With demands for greater transparency from financial hubs
such as the Cayman Islands, Switzerland and other locations a
near-constant theme
in recent months, UK prime minister David Cameron and his
counterparts have
made financial openness a central topic of the G8 meeting. The UK
government, meanwhile, has recently clashed
with international firms such as Starbucks over the latter’s tax
bill and
signed a bilateral treaty with Switzerland,
among other countries, to bring back undisclosed accounts.
However, the furore over the role of offshore financial
centers has been accompanied by a worrying trend of tax evasion
being lumped together
with avoidance activity, Sophie Dworetzsky, tax partner at
Withers, said in a
note.
"The UK
government's spotlight on tax has been a clear policy priority
for some time,
with the long awaited General Anti-Abuse Rule coming into UK law
this
summer. What has become increasingly
noticeable, and of great concern to legitimate tax planning, is
the way that
the authorities have presented tax evasion (which is clearly
illegal) and tax
avoidance (which means working within the rules to minimize tax
liabilities)
together, thereby smudging the divide between the two,” she said.
“This has engendered a climate of intense uncertainty for
businesses and individuals, and led to numerous examples of
corporations or
individuals paying well over their required tax sums, if only to
be sure that
the finger of suspicion cannot be pointed their way. This
cannot be right or fair, and what's
needed now are clearer designations of what is 'right' and
'wrong', and when
taxpayers are 'safe' or 'at risk' in terms of their tax
responsibilities,” she
said.
At the weekend – as previously reported – the government of
the Cayman Islands vowed to join a
multi-lateral pact on assisting other jurisdictions on tax, as
well as to
publish action plans on the vexed issue of beneficial ownership
of trusts and
other structures.
Jurisdictions such as Guernsey, Jersey, the Isle of Man,
Liechtenstein, the British Virgin Islands and Monaco have
sighed information exchange agreements and other deals to comply
with pressure
from major nations fighting an exodus of tax revenues.

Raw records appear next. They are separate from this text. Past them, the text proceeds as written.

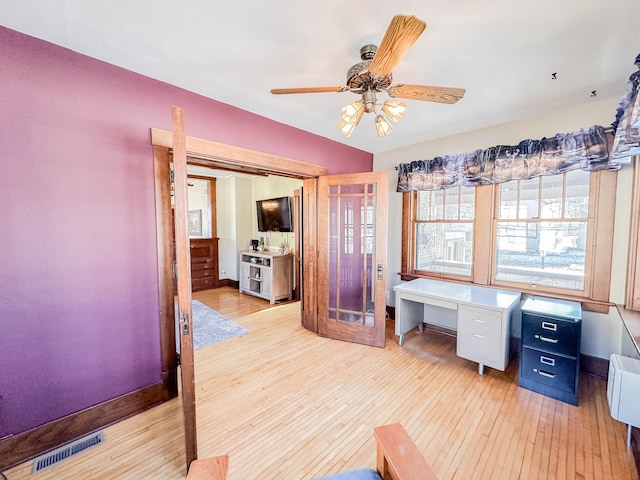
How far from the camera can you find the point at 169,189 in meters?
2.13

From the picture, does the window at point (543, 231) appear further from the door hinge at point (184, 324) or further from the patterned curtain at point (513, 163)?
the door hinge at point (184, 324)

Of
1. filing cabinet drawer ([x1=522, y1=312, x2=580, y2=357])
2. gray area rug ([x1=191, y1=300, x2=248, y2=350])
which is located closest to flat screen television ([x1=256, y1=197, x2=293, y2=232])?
gray area rug ([x1=191, y1=300, x2=248, y2=350])

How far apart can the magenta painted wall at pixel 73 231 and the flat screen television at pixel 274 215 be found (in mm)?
2852

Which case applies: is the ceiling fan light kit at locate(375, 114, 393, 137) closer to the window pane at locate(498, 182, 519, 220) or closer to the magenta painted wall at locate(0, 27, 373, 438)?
the magenta painted wall at locate(0, 27, 373, 438)

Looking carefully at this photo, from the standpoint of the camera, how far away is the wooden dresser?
5.60 metres

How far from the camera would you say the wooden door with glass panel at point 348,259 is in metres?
3.13

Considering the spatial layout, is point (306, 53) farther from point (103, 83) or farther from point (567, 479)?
point (567, 479)

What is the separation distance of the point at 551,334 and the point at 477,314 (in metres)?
0.54

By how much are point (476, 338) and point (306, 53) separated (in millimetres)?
2848

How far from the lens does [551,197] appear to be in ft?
8.85

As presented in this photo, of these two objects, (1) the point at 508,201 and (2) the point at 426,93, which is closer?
(2) the point at 426,93

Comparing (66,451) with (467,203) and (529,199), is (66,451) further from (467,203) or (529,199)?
(529,199)

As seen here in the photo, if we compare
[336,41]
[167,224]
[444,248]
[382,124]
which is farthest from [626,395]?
[167,224]

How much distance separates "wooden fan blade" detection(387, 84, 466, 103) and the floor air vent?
3.08 metres
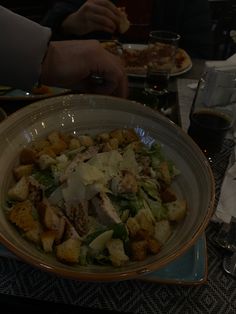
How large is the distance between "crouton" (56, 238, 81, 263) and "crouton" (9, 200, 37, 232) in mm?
61

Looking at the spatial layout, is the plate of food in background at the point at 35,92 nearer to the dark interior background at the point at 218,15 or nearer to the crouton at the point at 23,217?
the crouton at the point at 23,217

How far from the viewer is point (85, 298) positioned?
574mm

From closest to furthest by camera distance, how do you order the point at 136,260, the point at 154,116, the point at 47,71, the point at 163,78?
the point at 136,260 → the point at 154,116 → the point at 47,71 → the point at 163,78

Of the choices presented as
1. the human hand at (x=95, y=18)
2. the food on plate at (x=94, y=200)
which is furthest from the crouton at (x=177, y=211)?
the human hand at (x=95, y=18)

A particularly thorny issue is obtaining data on the
beneficial ownership of trusts and other structures. As explained
recently at a
conference in London
organized by Jersey Finance, the promotional agency for the
island, disclosing
beneficial ownership can put some wealthy families in danger.
The issue has taken on added urgency after millions of
internal records of client accounts – many of them in the BVI –
“leaked,”
according to newspaper reports. The issue has prompted the
government of the
BVI – as reported by this publication – to denounce such conduct
and warn about
the threat to legitimate client confidentiality.
Withers warned that blurring tax evasion – typically treated
as a crime – and avoidance – which is not – has dangerous
implications.
Chris Groves, a tax partner at Withers, said: “The
international tax clampdown has now gathered sufficient force and
shape to make
it clear that there are no hiding places left for tax
evaders. Although negotiations continue in many
jurisdictions, it seems inevitable that they will be successfully
concluded
before too long.”
“Law-abiding tax payers should have nothing to worry about
here, but the current direction of travel raises two
possibilities that would
be unwelcome and damaging for everyone. Firstly, deliberately
overlooking the
difference between tax evasion and avoidance may lead us down a
road where
structures which are currently entirely legal, swiftly become
outdated and are
viewed with suspicion. Put another way,
are we headed into a spiral of ever-diminishing options for
legitimate tax
planning?” he said.
“The second, related, point is the public skepticism
relating to offshore holdings at present.
Whilst we must acknowledge that offshore jurisdictions are
sometimes
used for tax abuse, this should not be used to smear every
offshore
structure. For many, offshore structures
provide personal privacy, and are especially useful for
individuals with business
interests around the world," Groves
added.
Some campaigners, such as the Tax Justice Network, claim
that some offshore centers remain secretive and a haven for
illicit and
undeclared funds; others claim that jurisdictions in some cases
conflate
legitimate privacy with questionable secrecy. In their defense,
organizations such
as the CATO Institute, a think tank based in Washington, DC,
have argued that the constant assault on tax havens is an attempt
by
debt-laden, often high-spending governments to create a global
tax cartel by
punishing tax competition. The crackdown on international
financial centers has
also raised questions about how far governments are prepared to
bend the rules
of due process of law. Germany,
for example, has paid for information stolen from private banks
in Switzerland and Liechtenstein in recent years.